Sergio Moro e Jair Bolsonaro. Foto: Reprodução
Por Moisés Mendes
O jornalismo, em especial o dito investigativo e das superestruturas da grande imprensa, deve há muito tempo uma abordagem definitiva sobre os crimes e as deformações do sistema de Justiça no Brasil.
É a hora de pagar essa dívida com uma autópsia do lavajatismo já morto, mas ainda não completamente desvendado.
Uma investigação não só do núcleo da operação Lava-Jato, mas de todo o entorno, até as instâncias superiores por onde passaram e foram acolhidas as deliberações de Curitiba.
Há informações dispersas, algumas tentativas de abordagem de questões pontuais e denúncias soltas como faíscas.
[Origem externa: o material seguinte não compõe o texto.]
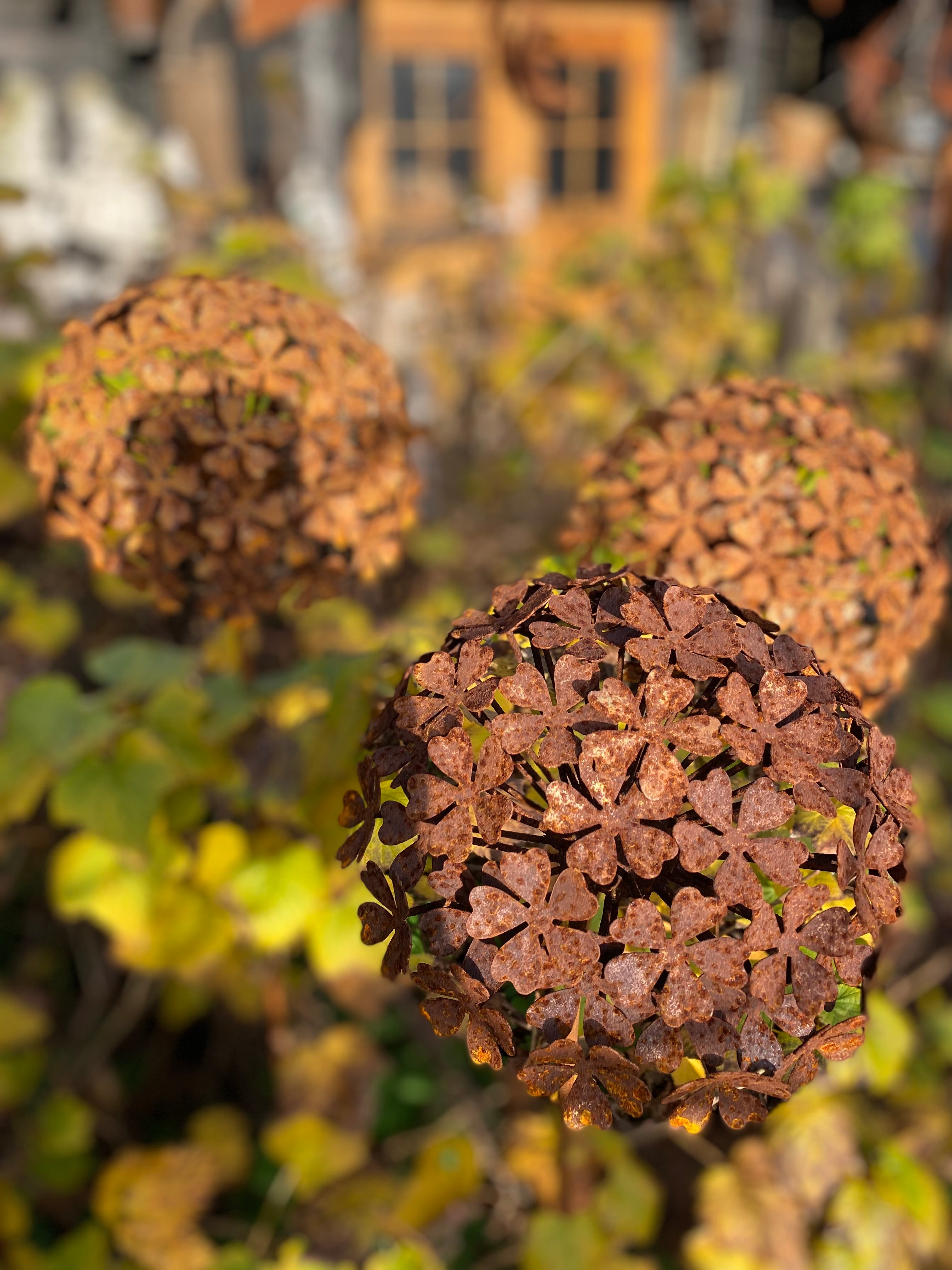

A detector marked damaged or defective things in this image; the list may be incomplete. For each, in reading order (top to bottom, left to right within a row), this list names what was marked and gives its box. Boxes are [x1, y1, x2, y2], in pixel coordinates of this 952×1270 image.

oxidized iron [27, 276, 416, 617]
oxidized iron [562, 378, 947, 716]
oxidized iron [337, 564, 902, 1129]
Mas não há nada que desvende o funcionamento estruturado de grupos organizados no sistema de Justiça brasileiro, da proteção pontual ou sistemática a poderosos, da venda de sentenças e das relações visíveis e invisíveis entre famílias, amigos, sócios e similares.
Sergio Moro e Deltan Dallagnol, quase transformados em estátuas como paladinos da moralidade, poderiam contribuir para que o jornalismo aprofundasse investigações nessa área e juntasse as peças de uma colcha cheia de retalhos.
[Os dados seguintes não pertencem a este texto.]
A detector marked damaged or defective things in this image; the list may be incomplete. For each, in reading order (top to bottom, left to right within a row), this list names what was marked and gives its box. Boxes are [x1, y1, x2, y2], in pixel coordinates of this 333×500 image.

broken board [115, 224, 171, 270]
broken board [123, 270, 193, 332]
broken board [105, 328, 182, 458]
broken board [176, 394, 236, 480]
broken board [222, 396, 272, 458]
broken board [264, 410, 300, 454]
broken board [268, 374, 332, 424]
Moro e Dallaghnol não seriam fontes ou informantes. Seriam os objetos do desvendamento. O jornalismo poderia iniciar por eles a abordagem que nunca fez em profundidade sobre a face oculta, suspeita e delituosa do sistema de Justiça.
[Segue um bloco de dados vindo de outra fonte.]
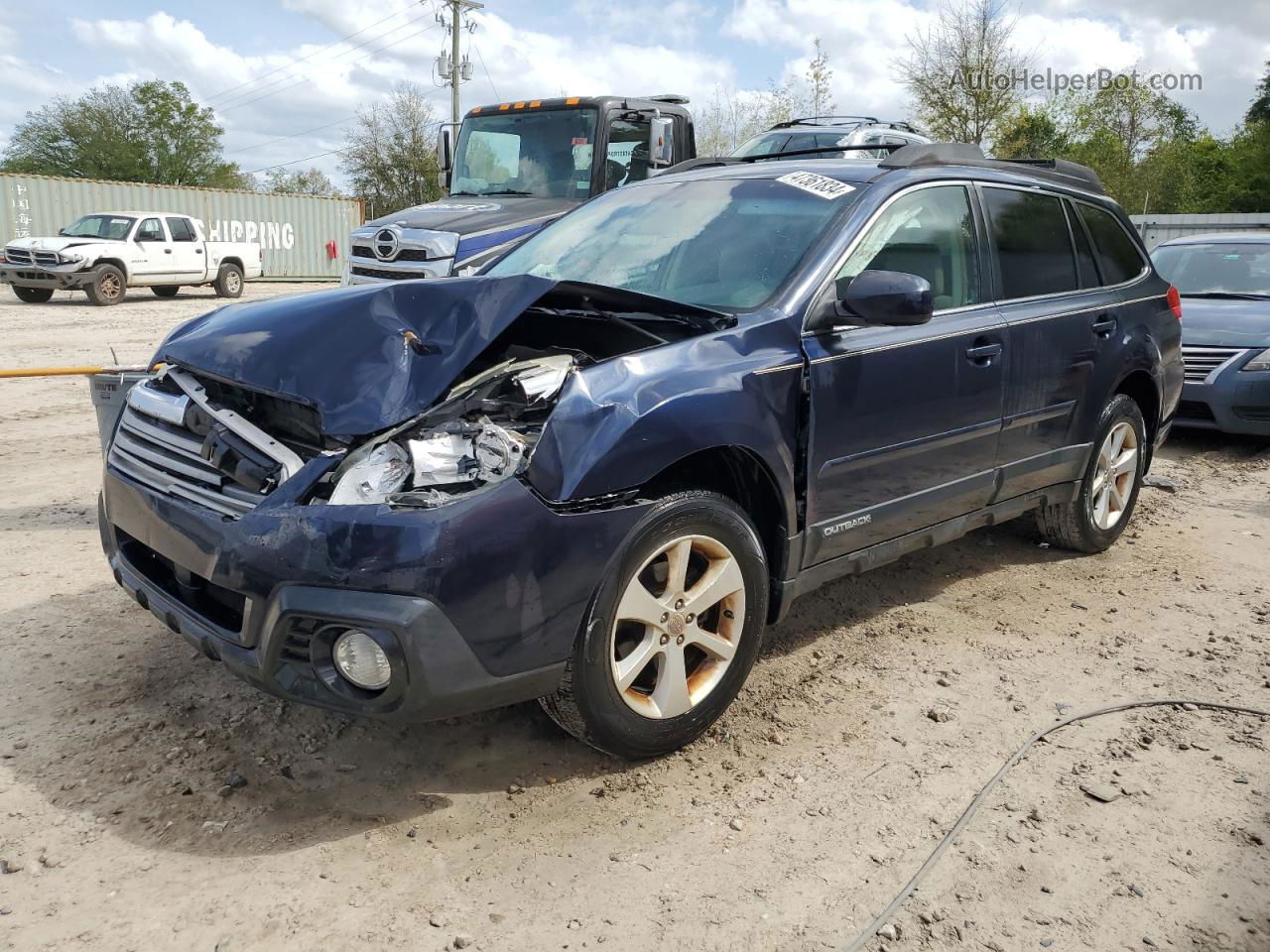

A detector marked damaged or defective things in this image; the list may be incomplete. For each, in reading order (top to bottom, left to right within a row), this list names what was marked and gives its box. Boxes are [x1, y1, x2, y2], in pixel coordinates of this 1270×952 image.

Os dois agora têm mandatos. São tão certos de suas imunidades que Moro sugeriu esses dias, em cena filmada propagada pela internet, que poderia “comprar um habeas corpus de Gilmar Mendes”.
Alguns dias antes, Mendes havia cobrado publicamente esclarecimentos sobre a fundação de R$ 2,5 bilhões quase criada por Dallagnol. O ministro odiado pela lavajatismo vende habeas corpus?
E Moro e Dallagnol se omitiam ou participavam da venda de delações premiadas em Curitiba, como denuncia Tacla Duran?
O que mais devemos saber sobre as relações de Moro com o desembargador Marcelo Malucelli, do TRF4, que mandou prender Duran e depois disse que não era bem assim? O filho do desembargador é sócio de Moro e namorado da filha do ex-juiz.
O que nunca ficamos sabendo da contratação de Moro para o time de Bolsonaro, logo depois do encarceramento de Lula, que possa acrescentar luz a obras como A outra história da Lava-Jato, de Paulo Moreira Leite?
Quem pode nos contar, lá na origem, por que Moro e Dallagnol foram escolhidos para chefiar a Lava-Jato, não por serem os mais brilhantes, mas os mais aptos a fazer o serviço que deveria ser feito? E fizeram.
Eles eram os aptos a levar adiante a caçada a Lula e a destruição das grandes empreiteiras nacionais. Deveriam fazer o serviço conforme a encomenda. Tudo dentro do sistema de Justiça.
Moro e Dallagnol conhecem o funcionamento do sistema, como servidores privilegiados de uma vara só deles em Curitiba. Desfrutavam do direito a tarefas e missões exclusivas que lhes renderam fama e votos.
O próprio Dallagnol foi investigado em mais de uma dúzia de inquéritos (quem sabe ao certo quantos são?) no Conselho Nacional do Ministério Público. Sofreu apenas advertências.
O Conselho Nacional de Justiça abriu 55 inquéritos contra Moro e levou até o fim 34. Todos foram engavetados.
Há hoje pelo menos 20 juízes bolsonaristas sob investigação do mesmo CNJ por terem pregado o golpe ou disseminado fake news.
Todos os dias há denúncias semelhantes às que envolvem Moro com o desembargador do TRF4.
O Judiciário tem laços de família, de amizade, de negócios e de interesses diversos, quase sempre encobertos, que só aparecem ao acaso, como esse de Marcelo Malucelli.
Moro e Dallagnol levam invertidas de parlamentares das esquerdas sempre que fazem alguma manifestação no Congresso. Mas só peitar os dois e criar constrangimentos não resolve.
É preciso criar muito mais do que o incômodo da investigação da denúncia de Tacla Duran no Supremo.
O anunciado livro de Emílio Odebrecht, Uma Guerra contra o Brasil, em que o empreiteiro mostra como a Lava-Jato focou na quebra das grandes empresas nacionais, pode ajudar.
Sabemos dos podres da política, das empresas, do futebol e de alguns dos pastores milagrosos que têm Deus acima de tudo, mas sentimos o cheiro e pouco sabemos da podridão da Justiça.